N° RG 19/04143 - N° Portalis DBVL-V-B7D-P32M

Mme [A] [E]

C/

Association UDAF DES COTES D'ARMOR

Copie exécutoire délivrée

le :

à :

RÉPUBLIQUE FRANÇAISE

AU NOM DU PEUPLE FRANÇAIS

COUR D'APPEL DE RENNES

ARRÊT DU 24 NOVEMBRE 2022

COMPOSITION DE LA COUR LORS DES DÉBATS ET DU DÉLIBÉRÉ :

Président : Monsieur Hervé BALLEREAU, Président de chambre,

Assesseur : Madame Liliane LE MERLUS, Conseillère,

Assesseur : Madame Isabelle CHARPENTIER, Conseillère,

GREFFIER :

Madame Françoise DELAUNAY, lors des débats et lors du prononcé

DÉBATS :

A l'audience publique du 10 Octobre 2022

ARRÊT :

Contradictoire, prononcé publiquement le 24 Novembre 2022 par mise à disposition au greffe comme indiqué à l'issue des débats

****

APPELANTE :

Madame [A] [E]

née le 30 Novembre 1968 à [Localité 5]

[Adresse 3]

[Localité 2]

Représentée par Monsieur [S], délégué syndical

INTIMÉE :

Association UDAF DES COTES D'ARMOR

[Adresse 4]

[Adresse 4]

[Localité 1]

Représentée par Me Youna KERMORGANT-ALMANGE de la SELAS BARTHELEMY AVOCATS, Plaidant, avocat au barreau de RENNES

Représentée par Me Jean-David CHAUDET de la SCP JEAN-DAVID CHAUDET,Postulant, avocat au barreau de RENNES

EXPOSÉ DU LITIGE

Mme [A] [E] a été recrutée le 19 mai 2015 par l'association UDAF des Côtes d'Armor en qualité de mandataire judiciaire à la protection des majeurs dans le cadre d'une relation de travail à durée déterminée à temps partiel ( 60 %).

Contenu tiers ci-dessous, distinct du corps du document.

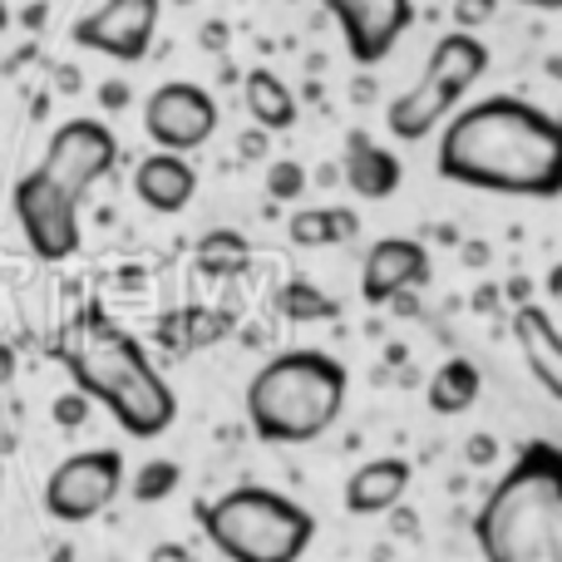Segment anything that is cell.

La relation de travail s'est poursuivie le 1er octobre 2015, sans régularisation d'un écrit, à durée indéterminée à temps partiel ( 90%) et était régie par la convention collective des établissements et services pour personnes inadaptées et handicapées en date du 15 mars 1966.

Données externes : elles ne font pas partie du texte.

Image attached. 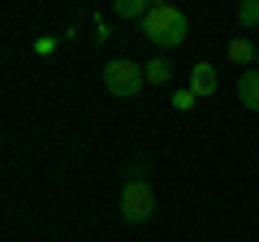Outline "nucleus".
I'll list each match as a JSON object with an SVG mask.
<instances>
[{
	"label": "nucleus",
	"mask_w": 259,
	"mask_h": 242,
	"mask_svg": "<svg viewBox=\"0 0 259 242\" xmlns=\"http://www.w3.org/2000/svg\"><path fill=\"white\" fill-rule=\"evenodd\" d=\"M139 26H143V35H147L156 48H164V52H168V48H182L186 39H190V18H186L177 5H168V0L151 5L147 18H143Z\"/></svg>",
	"instance_id": "f257e3e1"
},
{
	"label": "nucleus",
	"mask_w": 259,
	"mask_h": 242,
	"mask_svg": "<svg viewBox=\"0 0 259 242\" xmlns=\"http://www.w3.org/2000/svg\"><path fill=\"white\" fill-rule=\"evenodd\" d=\"M143 87H147V78H143L139 61H130V56H112V61H104V91H108V95H117V100H134V95H143Z\"/></svg>",
	"instance_id": "f03ea898"
},
{
	"label": "nucleus",
	"mask_w": 259,
	"mask_h": 242,
	"mask_svg": "<svg viewBox=\"0 0 259 242\" xmlns=\"http://www.w3.org/2000/svg\"><path fill=\"white\" fill-rule=\"evenodd\" d=\"M121 216L130 225H147L156 216V190H151L147 177H130L121 186Z\"/></svg>",
	"instance_id": "7ed1b4c3"
},
{
	"label": "nucleus",
	"mask_w": 259,
	"mask_h": 242,
	"mask_svg": "<svg viewBox=\"0 0 259 242\" xmlns=\"http://www.w3.org/2000/svg\"><path fill=\"white\" fill-rule=\"evenodd\" d=\"M186 87H190V91L199 95V100H212V95L221 91L216 65H212V61H194V65H190V83H186Z\"/></svg>",
	"instance_id": "20e7f679"
},
{
	"label": "nucleus",
	"mask_w": 259,
	"mask_h": 242,
	"mask_svg": "<svg viewBox=\"0 0 259 242\" xmlns=\"http://www.w3.org/2000/svg\"><path fill=\"white\" fill-rule=\"evenodd\" d=\"M238 100H242V108L259 112V69H242L238 74Z\"/></svg>",
	"instance_id": "39448f33"
},
{
	"label": "nucleus",
	"mask_w": 259,
	"mask_h": 242,
	"mask_svg": "<svg viewBox=\"0 0 259 242\" xmlns=\"http://www.w3.org/2000/svg\"><path fill=\"white\" fill-rule=\"evenodd\" d=\"M255 56H259V44H250L246 35H238V39H229V61H233V65H242V69H250V65H255Z\"/></svg>",
	"instance_id": "423d86ee"
},
{
	"label": "nucleus",
	"mask_w": 259,
	"mask_h": 242,
	"mask_svg": "<svg viewBox=\"0 0 259 242\" xmlns=\"http://www.w3.org/2000/svg\"><path fill=\"white\" fill-rule=\"evenodd\" d=\"M143 78H147V87H164V83H173V65H168L164 56H151L147 65H143Z\"/></svg>",
	"instance_id": "0eeeda50"
},
{
	"label": "nucleus",
	"mask_w": 259,
	"mask_h": 242,
	"mask_svg": "<svg viewBox=\"0 0 259 242\" xmlns=\"http://www.w3.org/2000/svg\"><path fill=\"white\" fill-rule=\"evenodd\" d=\"M147 0H117V5H112V13H117V18H130V22H143L147 18Z\"/></svg>",
	"instance_id": "6e6552de"
},
{
	"label": "nucleus",
	"mask_w": 259,
	"mask_h": 242,
	"mask_svg": "<svg viewBox=\"0 0 259 242\" xmlns=\"http://www.w3.org/2000/svg\"><path fill=\"white\" fill-rule=\"evenodd\" d=\"M238 26L242 30L259 26V0H242V5H238Z\"/></svg>",
	"instance_id": "1a4fd4ad"
},
{
	"label": "nucleus",
	"mask_w": 259,
	"mask_h": 242,
	"mask_svg": "<svg viewBox=\"0 0 259 242\" xmlns=\"http://www.w3.org/2000/svg\"><path fill=\"white\" fill-rule=\"evenodd\" d=\"M194 100H199V95H194L190 87H177V91H173V100H168V104H173L177 112H190V108H194Z\"/></svg>",
	"instance_id": "9d476101"
},
{
	"label": "nucleus",
	"mask_w": 259,
	"mask_h": 242,
	"mask_svg": "<svg viewBox=\"0 0 259 242\" xmlns=\"http://www.w3.org/2000/svg\"><path fill=\"white\" fill-rule=\"evenodd\" d=\"M35 52H39V56H48V52H56V39H39V44H35Z\"/></svg>",
	"instance_id": "9b49d317"
},
{
	"label": "nucleus",
	"mask_w": 259,
	"mask_h": 242,
	"mask_svg": "<svg viewBox=\"0 0 259 242\" xmlns=\"http://www.w3.org/2000/svg\"><path fill=\"white\" fill-rule=\"evenodd\" d=\"M255 69H259V56H255Z\"/></svg>",
	"instance_id": "f8f14e48"
}]
</instances>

Elle percevait en dernier lieu une rémunération de 1 750.35 euros brut par mois.

Le 2 juin 2017, l'association UDAF a adressé un courrier recommandé à Mme [E] pour lui faire grief, à titre de simple observation, de ne pas avoir répondu à un soit-transmis adressé le 1er mars 2017, resté sans réponse, par le juge des tutelles de Saint Brieuc sur la situation de Mme [X], majeure protégée, décédée le 18 août 2015.

Mme [E] répondait le 26 juin 2017 à son employeur qu'elle n'avait pas exercé le suivi de cette mesure et que le secteur dont Mme [X] dépendait, ne lui avait été attribué que le 1er octobre 2015.

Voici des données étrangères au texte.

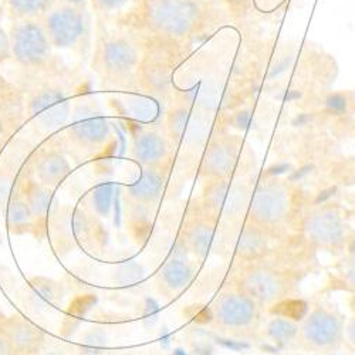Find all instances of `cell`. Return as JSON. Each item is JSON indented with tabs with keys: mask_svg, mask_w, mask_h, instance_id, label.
Here are the masks:
<instances>
[{
	"mask_svg": "<svg viewBox=\"0 0 355 355\" xmlns=\"http://www.w3.org/2000/svg\"><path fill=\"white\" fill-rule=\"evenodd\" d=\"M141 63L139 43L125 32L101 35L94 47L93 70L105 87H137Z\"/></svg>",
	"mask_w": 355,
	"mask_h": 355,
	"instance_id": "obj_2",
	"label": "cell"
},
{
	"mask_svg": "<svg viewBox=\"0 0 355 355\" xmlns=\"http://www.w3.org/2000/svg\"><path fill=\"white\" fill-rule=\"evenodd\" d=\"M71 172V165L69 159L58 151H46L40 154L35 162V176L36 180L47 187L54 188L62 184Z\"/></svg>",
	"mask_w": 355,
	"mask_h": 355,
	"instance_id": "obj_20",
	"label": "cell"
},
{
	"mask_svg": "<svg viewBox=\"0 0 355 355\" xmlns=\"http://www.w3.org/2000/svg\"><path fill=\"white\" fill-rule=\"evenodd\" d=\"M252 189L236 178L206 181L200 203L206 216L219 220L234 222L248 214Z\"/></svg>",
	"mask_w": 355,
	"mask_h": 355,
	"instance_id": "obj_5",
	"label": "cell"
},
{
	"mask_svg": "<svg viewBox=\"0 0 355 355\" xmlns=\"http://www.w3.org/2000/svg\"><path fill=\"white\" fill-rule=\"evenodd\" d=\"M26 114L40 131L51 132L69 123L71 103L60 87L47 85L28 97Z\"/></svg>",
	"mask_w": 355,
	"mask_h": 355,
	"instance_id": "obj_10",
	"label": "cell"
},
{
	"mask_svg": "<svg viewBox=\"0 0 355 355\" xmlns=\"http://www.w3.org/2000/svg\"><path fill=\"white\" fill-rule=\"evenodd\" d=\"M93 9L100 15H108L116 10H121L131 0H90Z\"/></svg>",
	"mask_w": 355,
	"mask_h": 355,
	"instance_id": "obj_30",
	"label": "cell"
},
{
	"mask_svg": "<svg viewBox=\"0 0 355 355\" xmlns=\"http://www.w3.org/2000/svg\"><path fill=\"white\" fill-rule=\"evenodd\" d=\"M3 355H23V354H20V352H17V351H12V352H8V354H3Z\"/></svg>",
	"mask_w": 355,
	"mask_h": 355,
	"instance_id": "obj_40",
	"label": "cell"
},
{
	"mask_svg": "<svg viewBox=\"0 0 355 355\" xmlns=\"http://www.w3.org/2000/svg\"><path fill=\"white\" fill-rule=\"evenodd\" d=\"M306 239L318 249L338 250L348 239V227L340 212L322 206L309 212L303 220Z\"/></svg>",
	"mask_w": 355,
	"mask_h": 355,
	"instance_id": "obj_11",
	"label": "cell"
},
{
	"mask_svg": "<svg viewBox=\"0 0 355 355\" xmlns=\"http://www.w3.org/2000/svg\"><path fill=\"white\" fill-rule=\"evenodd\" d=\"M236 287L246 293L260 307H273L283 303L294 293V279L270 266L250 264L245 268Z\"/></svg>",
	"mask_w": 355,
	"mask_h": 355,
	"instance_id": "obj_7",
	"label": "cell"
},
{
	"mask_svg": "<svg viewBox=\"0 0 355 355\" xmlns=\"http://www.w3.org/2000/svg\"><path fill=\"white\" fill-rule=\"evenodd\" d=\"M13 60L24 69H44L53 60V46L42 20H13L9 31Z\"/></svg>",
	"mask_w": 355,
	"mask_h": 355,
	"instance_id": "obj_8",
	"label": "cell"
},
{
	"mask_svg": "<svg viewBox=\"0 0 355 355\" xmlns=\"http://www.w3.org/2000/svg\"><path fill=\"white\" fill-rule=\"evenodd\" d=\"M9 58H12L10 36H9V32H6L3 26L0 24V64L8 62Z\"/></svg>",
	"mask_w": 355,
	"mask_h": 355,
	"instance_id": "obj_32",
	"label": "cell"
},
{
	"mask_svg": "<svg viewBox=\"0 0 355 355\" xmlns=\"http://www.w3.org/2000/svg\"><path fill=\"white\" fill-rule=\"evenodd\" d=\"M182 242L189 253L199 260H205L215 250L218 242V222L205 214L191 220L185 227Z\"/></svg>",
	"mask_w": 355,
	"mask_h": 355,
	"instance_id": "obj_18",
	"label": "cell"
},
{
	"mask_svg": "<svg viewBox=\"0 0 355 355\" xmlns=\"http://www.w3.org/2000/svg\"><path fill=\"white\" fill-rule=\"evenodd\" d=\"M324 104H325V108H327L331 114L340 115L347 111L348 100L343 93H331L327 96V98H325Z\"/></svg>",
	"mask_w": 355,
	"mask_h": 355,
	"instance_id": "obj_31",
	"label": "cell"
},
{
	"mask_svg": "<svg viewBox=\"0 0 355 355\" xmlns=\"http://www.w3.org/2000/svg\"><path fill=\"white\" fill-rule=\"evenodd\" d=\"M55 2L57 0H5V6L13 20H42L55 6Z\"/></svg>",
	"mask_w": 355,
	"mask_h": 355,
	"instance_id": "obj_25",
	"label": "cell"
},
{
	"mask_svg": "<svg viewBox=\"0 0 355 355\" xmlns=\"http://www.w3.org/2000/svg\"><path fill=\"white\" fill-rule=\"evenodd\" d=\"M264 330L266 336L269 337L272 343L279 347H287L291 343H295L299 333V324L284 317H275L268 322Z\"/></svg>",
	"mask_w": 355,
	"mask_h": 355,
	"instance_id": "obj_26",
	"label": "cell"
},
{
	"mask_svg": "<svg viewBox=\"0 0 355 355\" xmlns=\"http://www.w3.org/2000/svg\"><path fill=\"white\" fill-rule=\"evenodd\" d=\"M344 341H347V344L355 351V314L345 324Z\"/></svg>",
	"mask_w": 355,
	"mask_h": 355,
	"instance_id": "obj_34",
	"label": "cell"
},
{
	"mask_svg": "<svg viewBox=\"0 0 355 355\" xmlns=\"http://www.w3.org/2000/svg\"><path fill=\"white\" fill-rule=\"evenodd\" d=\"M6 225L12 234L31 233L36 227L33 212L20 189H16L9 196L6 208Z\"/></svg>",
	"mask_w": 355,
	"mask_h": 355,
	"instance_id": "obj_22",
	"label": "cell"
},
{
	"mask_svg": "<svg viewBox=\"0 0 355 355\" xmlns=\"http://www.w3.org/2000/svg\"><path fill=\"white\" fill-rule=\"evenodd\" d=\"M171 141L158 130L139 128L131 144V157L142 168H165L171 159Z\"/></svg>",
	"mask_w": 355,
	"mask_h": 355,
	"instance_id": "obj_15",
	"label": "cell"
},
{
	"mask_svg": "<svg viewBox=\"0 0 355 355\" xmlns=\"http://www.w3.org/2000/svg\"><path fill=\"white\" fill-rule=\"evenodd\" d=\"M337 279L344 290L355 293V252H351L338 263Z\"/></svg>",
	"mask_w": 355,
	"mask_h": 355,
	"instance_id": "obj_29",
	"label": "cell"
},
{
	"mask_svg": "<svg viewBox=\"0 0 355 355\" xmlns=\"http://www.w3.org/2000/svg\"><path fill=\"white\" fill-rule=\"evenodd\" d=\"M345 324L340 314L327 307H314L300 321L295 343L314 352H333L344 343Z\"/></svg>",
	"mask_w": 355,
	"mask_h": 355,
	"instance_id": "obj_9",
	"label": "cell"
},
{
	"mask_svg": "<svg viewBox=\"0 0 355 355\" xmlns=\"http://www.w3.org/2000/svg\"><path fill=\"white\" fill-rule=\"evenodd\" d=\"M166 181L162 168H142L138 180L127 187L125 195L130 202L155 205L164 196Z\"/></svg>",
	"mask_w": 355,
	"mask_h": 355,
	"instance_id": "obj_19",
	"label": "cell"
},
{
	"mask_svg": "<svg viewBox=\"0 0 355 355\" xmlns=\"http://www.w3.org/2000/svg\"><path fill=\"white\" fill-rule=\"evenodd\" d=\"M241 159V148L233 139L220 137L212 139L203 151L199 175L205 181L234 178Z\"/></svg>",
	"mask_w": 355,
	"mask_h": 355,
	"instance_id": "obj_13",
	"label": "cell"
},
{
	"mask_svg": "<svg viewBox=\"0 0 355 355\" xmlns=\"http://www.w3.org/2000/svg\"><path fill=\"white\" fill-rule=\"evenodd\" d=\"M291 206V193L286 184L277 180L264 181L252 191L246 219L273 233L287 222Z\"/></svg>",
	"mask_w": 355,
	"mask_h": 355,
	"instance_id": "obj_6",
	"label": "cell"
},
{
	"mask_svg": "<svg viewBox=\"0 0 355 355\" xmlns=\"http://www.w3.org/2000/svg\"><path fill=\"white\" fill-rule=\"evenodd\" d=\"M293 62H294L293 57H284L283 60L277 62V63L270 69V71H269V78H270V80H276V78L282 77V76L293 66Z\"/></svg>",
	"mask_w": 355,
	"mask_h": 355,
	"instance_id": "obj_33",
	"label": "cell"
},
{
	"mask_svg": "<svg viewBox=\"0 0 355 355\" xmlns=\"http://www.w3.org/2000/svg\"><path fill=\"white\" fill-rule=\"evenodd\" d=\"M114 192L115 187L111 182L100 184L90 192V205L96 215H98L100 218H108L111 215Z\"/></svg>",
	"mask_w": 355,
	"mask_h": 355,
	"instance_id": "obj_27",
	"label": "cell"
},
{
	"mask_svg": "<svg viewBox=\"0 0 355 355\" xmlns=\"http://www.w3.org/2000/svg\"><path fill=\"white\" fill-rule=\"evenodd\" d=\"M141 47V63L137 74V88L161 94L171 84L173 70L180 62L182 44L155 39L134 37Z\"/></svg>",
	"mask_w": 355,
	"mask_h": 355,
	"instance_id": "obj_3",
	"label": "cell"
},
{
	"mask_svg": "<svg viewBox=\"0 0 355 355\" xmlns=\"http://www.w3.org/2000/svg\"><path fill=\"white\" fill-rule=\"evenodd\" d=\"M260 306L234 287L220 293L212 304V320L218 329L236 337H252L259 331Z\"/></svg>",
	"mask_w": 355,
	"mask_h": 355,
	"instance_id": "obj_4",
	"label": "cell"
},
{
	"mask_svg": "<svg viewBox=\"0 0 355 355\" xmlns=\"http://www.w3.org/2000/svg\"><path fill=\"white\" fill-rule=\"evenodd\" d=\"M64 3H69V5H73V6H77V8H83L85 6V2L87 0H63Z\"/></svg>",
	"mask_w": 355,
	"mask_h": 355,
	"instance_id": "obj_37",
	"label": "cell"
},
{
	"mask_svg": "<svg viewBox=\"0 0 355 355\" xmlns=\"http://www.w3.org/2000/svg\"><path fill=\"white\" fill-rule=\"evenodd\" d=\"M20 192L23 193L28 206H31L36 220V226L39 223H44L53 205L51 188L42 185L37 180H33V178H28L26 182H23V188L20 189Z\"/></svg>",
	"mask_w": 355,
	"mask_h": 355,
	"instance_id": "obj_23",
	"label": "cell"
},
{
	"mask_svg": "<svg viewBox=\"0 0 355 355\" xmlns=\"http://www.w3.org/2000/svg\"><path fill=\"white\" fill-rule=\"evenodd\" d=\"M279 100L282 101H287V103H293V101H297L302 98V92L300 90H295V88H290V90H283L280 92V94L277 96Z\"/></svg>",
	"mask_w": 355,
	"mask_h": 355,
	"instance_id": "obj_35",
	"label": "cell"
},
{
	"mask_svg": "<svg viewBox=\"0 0 355 355\" xmlns=\"http://www.w3.org/2000/svg\"><path fill=\"white\" fill-rule=\"evenodd\" d=\"M349 307H351L352 313L355 314V293H351V297H349Z\"/></svg>",
	"mask_w": 355,
	"mask_h": 355,
	"instance_id": "obj_38",
	"label": "cell"
},
{
	"mask_svg": "<svg viewBox=\"0 0 355 355\" xmlns=\"http://www.w3.org/2000/svg\"><path fill=\"white\" fill-rule=\"evenodd\" d=\"M171 355H188V354H187V351L184 348H175Z\"/></svg>",
	"mask_w": 355,
	"mask_h": 355,
	"instance_id": "obj_39",
	"label": "cell"
},
{
	"mask_svg": "<svg viewBox=\"0 0 355 355\" xmlns=\"http://www.w3.org/2000/svg\"><path fill=\"white\" fill-rule=\"evenodd\" d=\"M115 20L121 32L138 39H155L185 46L214 21L209 0H134Z\"/></svg>",
	"mask_w": 355,
	"mask_h": 355,
	"instance_id": "obj_1",
	"label": "cell"
},
{
	"mask_svg": "<svg viewBox=\"0 0 355 355\" xmlns=\"http://www.w3.org/2000/svg\"><path fill=\"white\" fill-rule=\"evenodd\" d=\"M6 128H8L6 121H5L2 112H0V150H2V146H3L5 139H6Z\"/></svg>",
	"mask_w": 355,
	"mask_h": 355,
	"instance_id": "obj_36",
	"label": "cell"
},
{
	"mask_svg": "<svg viewBox=\"0 0 355 355\" xmlns=\"http://www.w3.org/2000/svg\"><path fill=\"white\" fill-rule=\"evenodd\" d=\"M193 279V268L187 257L173 256L161 268L158 273V284L166 294L182 291Z\"/></svg>",
	"mask_w": 355,
	"mask_h": 355,
	"instance_id": "obj_21",
	"label": "cell"
},
{
	"mask_svg": "<svg viewBox=\"0 0 355 355\" xmlns=\"http://www.w3.org/2000/svg\"><path fill=\"white\" fill-rule=\"evenodd\" d=\"M191 108L185 101H176L166 112L165 118V134L172 144H181L188 132L191 125Z\"/></svg>",
	"mask_w": 355,
	"mask_h": 355,
	"instance_id": "obj_24",
	"label": "cell"
},
{
	"mask_svg": "<svg viewBox=\"0 0 355 355\" xmlns=\"http://www.w3.org/2000/svg\"><path fill=\"white\" fill-rule=\"evenodd\" d=\"M0 333L23 355H36L44 345V334L35 324L19 315L0 317Z\"/></svg>",
	"mask_w": 355,
	"mask_h": 355,
	"instance_id": "obj_16",
	"label": "cell"
},
{
	"mask_svg": "<svg viewBox=\"0 0 355 355\" xmlns=\"http://www.w3.org/2000/svg\"><path fill=\"white\" fill-rule=\"evenodd\" d=\"M67 137L78 150L94 151L111 139L112 130L105 116L88 111L73 118L67 127Z\"/></svg>",
	"mask_w": 355,
	"mask_h": 355,
	"instance_id": "obj_14",
	"label": "cell"
},
{
	"mask_svg": "<svg viewBox=\"0 0 355 355\" xmlns=\"http://www.w3.org/2000/svg\"><path fill=\"white\" fill-rule=\"evenodd\" d=\"M58 297V287L55 283L47 279H39L36 284H33L28 299L33 309H47V306H53Z\"/></svg>",
	"mask_w": 355,
	"mask_h": 355,
	"instance_id": "obj_28",
	"label": "cell"
},
{
	"mask_svg": "<svg viewBox=\"0 0 355 355\" xmlns=\"http://www.w3.org/2000/svg\"><path fill=\"white\" fill-rule=\"evenodd\" d=\"M269 242L270 233L245 218L234 234V257L241 261H254L268 252Z\"/></svg>",
	"mask_w": 355,
	"mask_h": 355,
	"instance_id": "obj_17",
	"label": "cell"
},
{
	"mask_svg": "<svg viewBox=\"0 0 355 355\" xmlns=\"http://www.w3.org/2000/svg\"><path fill=\"white\" fill-rule=\"evenodd\" d=\"M42 23L54 49H71L77 46L87 32L84 9L69 3L55 5L46 13Z\"/></svg>",
	"mask_w": 355,
	"mask_h": 355,
	"instance_id": "obj_12",
	"label": "cell"
}]
</instances>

Le 8 juillet 2017, la Directrice de l'association lui notifiait une observation à titre de sanction disciplinaire en lui reprochant des attitudes inappropriées lors d'une réunion le 9 juin 2017 en présence d'un évaluateur externe, et d'une réunion du personnel le 27 juin 2017 à propos du changement de bureaux en disant de façon suffisamment audible ' ça ne se passera pas comme cela' et en n'ayant de cesse de chuchoter et de souffler lors de la réunion.

La salariée a contesté cette sanction dans un courrier du 3 août 2017.

Le 31 juillet 2017, Mme [E] a été convoquée à un entretien préalable à licenciement fixé au 9 août suivant. Sa mise à pied à titre conservatoire lui a été notifiée dans l'attente de l'entretien et de la décision définitive.

Le 12 août 2017, l'association lui a notifié son licenciement pour cause réelle et sérieuse, en lui reprochant de ne pas avoir adressé, sur des dossiers à clôturer en 2015 et 2016, les relevés de fin de gestion destinés au juge des tutelles dans 10 dossiers sur les 14 dont elle avait la charge ' cela représente un nombre anormalement conséquent de rapports de clôture non réalisés, cela est d'autant plus surprenant que vous notifiez au juge, aux organismes, au notaire...le décès , mais vous n'allez pas au bout de la mission, vous savez la nécessité de présenter dans les 3 mois suivant le décès la reddition des comptes au juge des tutelles conformément aux dispositions de l'article 514 du code civil.

La non-réalisation de 10 rapports sur 14 est incontestablement un manque réel de vigilance qui place l'UDAF en situation de responsabilité notamment en cas de contentieux d'un proche d'un défunt. C'est pourquoi nous sommes conduits à vous notifier cette mesure de licenciement. Ce constat est dressé dans un contexte où:

- vous avez une expérience antérieure dans les fonctions de mandataire judiciaire,

- vous avez peu d'ancienneté à l'UDAF 22,

- pour autant, vous avez été destinataire d'une observation pour n'avoir pas répondu à un soit transmis adressé par le juge des tutelles et daté du 18 février 2016 pour le dossier de Mme [X], décédée le 18 août 2015. Vous avez contesté cette observation et l'UDAF vous a répondu en maintenant l'observation.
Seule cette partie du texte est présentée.